In Wien gibt es derzeit 518 Pflegefamilien und 45 Krisenpflegefamilien. „Das sind noch zu wenige“, sagt Herta Staffa, Leiterin der Servicestelle von Mag Elf, dem Wiener Amt für Jugend und Familie. „Wir müssen Kinder öfters im Burgenland oder in Niederösterreich unterbringen.“ Das erschwere aber den Kontakt zwischen den Kindern und den leiblichen Eltern.

Eine mögliche Lösung sieht Staffa in der Erschließung neuer Schichten als Pflegeeltern. „Wir hätten gerne mehr Pflegefamilien mit Migrationshintergrund. Nur melden sich bei uns kaum welche.“ Warum? „Ich glaube, dass das staatlich organisierte System der Pflege zu wenig bekannt ist“, meint Staffa. Denn gerade in migrantischen Familien sei es noch weit verbreitet, dass bei Problemen einfach andere Familienmitglieder die Betreuung von Kindern übernehmen. Von Geschwistern und Tanten bis zu Großeltern.

Dabei würden migrantische Pflegefamilien sogar zusätzliche Kompetenzen mitbringen, die einer österreichischen Familie fehlen. Etwa dann, wenn ein Kind mit Migrationshintergrund in die Pflege kommt. Auf diese Weise könnten auch sprachliche und religiöse Wurzeln der Kinder gepflegt und gefördert werden.

Finanzielle Unterstützung

Eine dieser Pflegemamas mit Migrationshintergrund ist Eva Kordulova. „Es ist nicht schwer, eine Pflegemama zu sein“, erzählt sie, „man braucht nur viel Kinderliebe und Geduld.“ Und natürlich Kinderwagen, Kleidung, Windeln, Schuhe, Flaschen und Schnuller in allen Größen. Und Spielzeug. Aber natürlich gibt es auch eine Unterstützung dafür – so bekommen Pflegeeltern bis zum sechsten Lebensjahr des Kindes 450 Euro pro Monat, für ältere Kinder erhöht sich die Summe, die 16 Mal pro Jahr ausgezahlt wird. Bei Krisenpflegeeltern ist die Summe noch höher – sie liegt bei rund 900 Euro pro Monat.

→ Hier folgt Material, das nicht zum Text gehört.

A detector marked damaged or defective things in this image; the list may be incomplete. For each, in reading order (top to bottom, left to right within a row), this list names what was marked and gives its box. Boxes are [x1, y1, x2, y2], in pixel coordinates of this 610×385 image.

„Ich bin seit einem knappen Jahr Krisenpflegemama“, sagt Eva Kordulova, „und Elena ist mein fünftes Kind.“ Sie hat das Pflegemuttersein zufällig entdeckt. Die gebürtige Tschechin ist Juristin, während eines Deutschlandaufenthalts lernte sie in ihrer Nachbarschaft eine Pflegefamilie kennen. Ihr gefiel die Sache auf Anhieb. Als ihre beiden eigenen Kinder größer wurden, fehlte ihr etwas. Und eine gewisse Tradition hat das Aufnehmen von Kindern in ihrer Familie auch: „Das haben meine Großeltern nach dem Zweiten Weltkrieg auch gemacht.“

Als sie schließlich nach Österreich zog, meldete sie sich gleich bei der Mag Elf und absolvierte zusammen mit ihrem Mann einen Kurs. Das ist auch insofern wichtig, weil viele Kinder, die in Pflege kommen, vernachlässigt, zum Teil sogar von körperlicher und sexueller Gewalt betroffen waren. Hier ist spezielles Einfühlungsvermögen gefragt, das in derartigen Kursen vermittelt wird.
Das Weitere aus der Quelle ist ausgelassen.